> Source information
· · · · ·

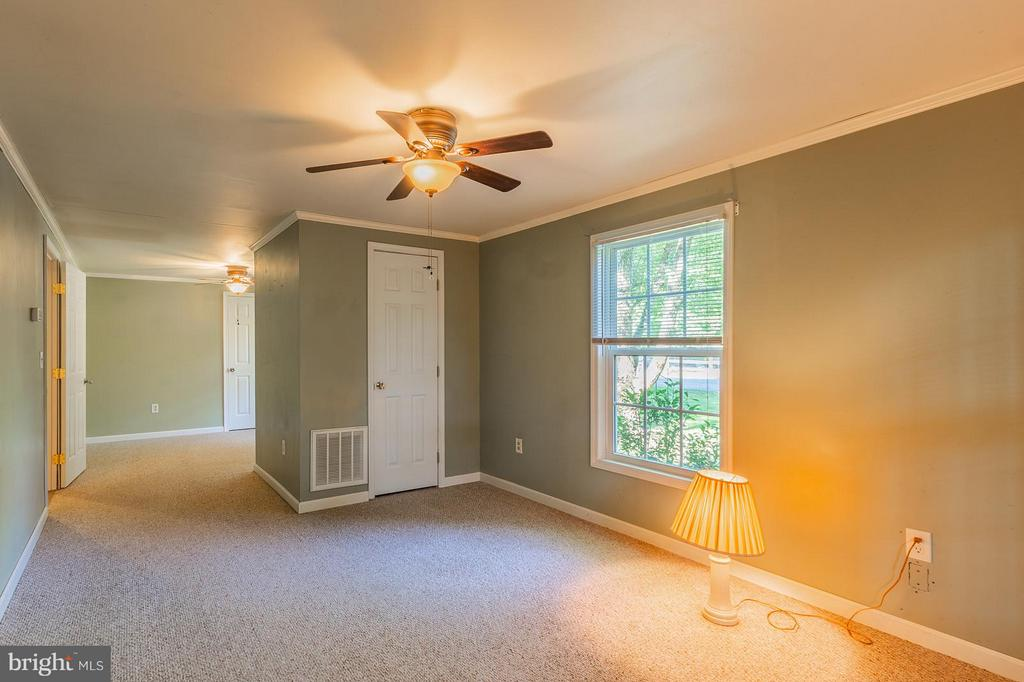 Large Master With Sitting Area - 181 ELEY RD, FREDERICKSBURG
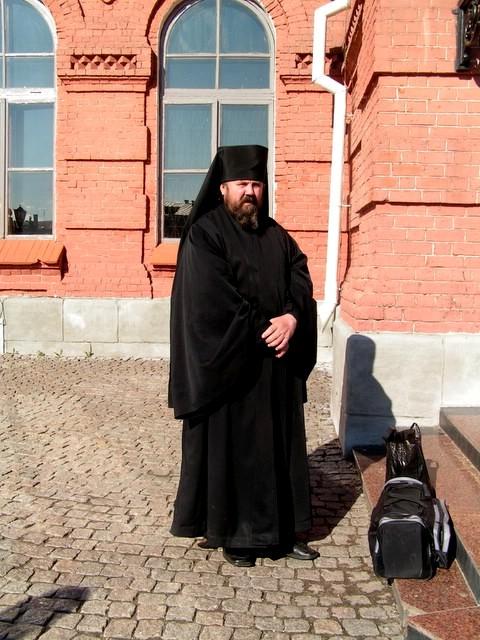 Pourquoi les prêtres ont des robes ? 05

· · · · ·

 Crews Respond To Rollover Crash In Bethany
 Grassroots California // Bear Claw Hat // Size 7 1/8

· · · · ·

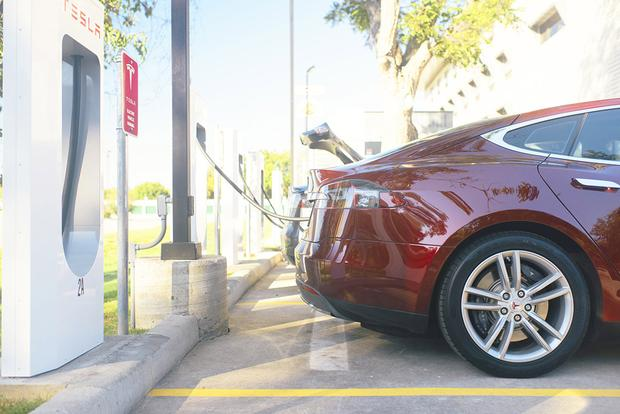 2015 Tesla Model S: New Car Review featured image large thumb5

· · · · ·

> Task instructions
Repeat the lines above exactly, beginning with the one containing "Large Master With" and finishing with the one containing "Pourquoi les prêtres ont des robes ? 05". No pictures belong in the copy.

> Written answer
 Large Master With Sitting Area - 181 ELEY RD, FREDERICKSBURG
 Pourquoi les prêtres ont des robes ? 05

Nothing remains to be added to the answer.